'Creaking' special needs system faces overhaul
The entire special educational needs system is under review, ministers have announced, with two separate inquiries and a scheme aimed at improving pupil statements of need on the way.
Ofsted is to look at SEN "across the piece" next year, in an about turn for a Government that had refused to take a "fresh look" at the system.
A separate review, looking at how to increase parental confidence in special needs, is also being broadened to look at why parents are not receiving the information to which they are legally entitled.
Next year up to 10 local authorities will use a share of Pounds 31 million to work with schools on how they apply the system. Ed Balls, the Schools Secretary, said the pilots would "see how we can use the legal process, the statementing process, to really drive better outcomes".
Lindy Barclay, deputy head of Redbridge Community School in Southampton, was delighted to hear about the review: "I hope they listen to grassroots teachers about what inclusion is really like - the positive aspects, but also how the system is creaking because schools have more and more children that teachers are not trained to support."
Statements, which guarantee pupils levels of support, have become increasingly controversial as some authorities, concerned about the cost, seek to limit their use. A study last year revealed that the proportion of primary pupils with statements varied between 1 and 7 per cent, depending on the authority.
In 2006, the Commons' education committee called for guidance on statements to end the "postcode lottery", warning that the framework was "not fit for purpose". This followed pressure from teachers' unions, Ofsted and Baroness Warnock, the architect of the system.
But Alan Johnson, then education secretary, postponed reform until 2009, when he said Ofsted would examine progress since 2004.
Mr Balls has now revealed the review will have a wider remit and he appeared to suggest there could be less emphasis on statements. "We're going to ask Ofsted to look across the piece at the way in which SEN is working," he said. "What matters is whether the child succeeds.
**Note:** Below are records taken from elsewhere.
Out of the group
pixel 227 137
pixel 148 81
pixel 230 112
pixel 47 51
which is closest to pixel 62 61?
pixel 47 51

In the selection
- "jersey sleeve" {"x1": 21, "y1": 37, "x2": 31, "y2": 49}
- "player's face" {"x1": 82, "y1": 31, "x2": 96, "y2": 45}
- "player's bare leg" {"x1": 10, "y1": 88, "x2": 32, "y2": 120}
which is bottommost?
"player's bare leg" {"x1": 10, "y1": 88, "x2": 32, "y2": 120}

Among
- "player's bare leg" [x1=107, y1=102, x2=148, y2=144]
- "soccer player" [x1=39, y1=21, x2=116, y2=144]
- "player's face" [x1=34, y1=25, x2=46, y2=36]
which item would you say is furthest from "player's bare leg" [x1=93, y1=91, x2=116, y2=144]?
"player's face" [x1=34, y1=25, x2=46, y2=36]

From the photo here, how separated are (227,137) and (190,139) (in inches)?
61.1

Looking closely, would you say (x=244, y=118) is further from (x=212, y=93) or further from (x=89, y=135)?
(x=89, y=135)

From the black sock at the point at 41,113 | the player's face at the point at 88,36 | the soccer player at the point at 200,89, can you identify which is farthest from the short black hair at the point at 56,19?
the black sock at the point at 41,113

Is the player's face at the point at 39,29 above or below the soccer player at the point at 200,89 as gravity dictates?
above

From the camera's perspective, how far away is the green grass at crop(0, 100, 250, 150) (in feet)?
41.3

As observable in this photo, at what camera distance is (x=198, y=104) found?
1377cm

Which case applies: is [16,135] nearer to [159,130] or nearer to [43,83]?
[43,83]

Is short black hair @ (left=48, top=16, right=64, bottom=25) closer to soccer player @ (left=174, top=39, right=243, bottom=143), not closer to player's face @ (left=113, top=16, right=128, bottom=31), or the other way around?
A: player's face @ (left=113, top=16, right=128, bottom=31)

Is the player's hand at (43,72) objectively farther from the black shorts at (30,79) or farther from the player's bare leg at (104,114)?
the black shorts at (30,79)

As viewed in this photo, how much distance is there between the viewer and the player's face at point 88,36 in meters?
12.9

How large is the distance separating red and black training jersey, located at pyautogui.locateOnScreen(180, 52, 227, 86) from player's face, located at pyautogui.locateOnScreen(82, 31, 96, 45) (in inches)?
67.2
A statement is a step towards that. A statement in itself isn't the solution."
The review into parental confidence was also extended last week after Brian Lamb, chair of the Special Educational Consortium, revealed that some authorities and schools were breaking the law on providing information to parents.
The Government is to use another Pounds 7m to give school leaders SEN training, to support schools in assessing pupils' progress and to improve reporting to parents.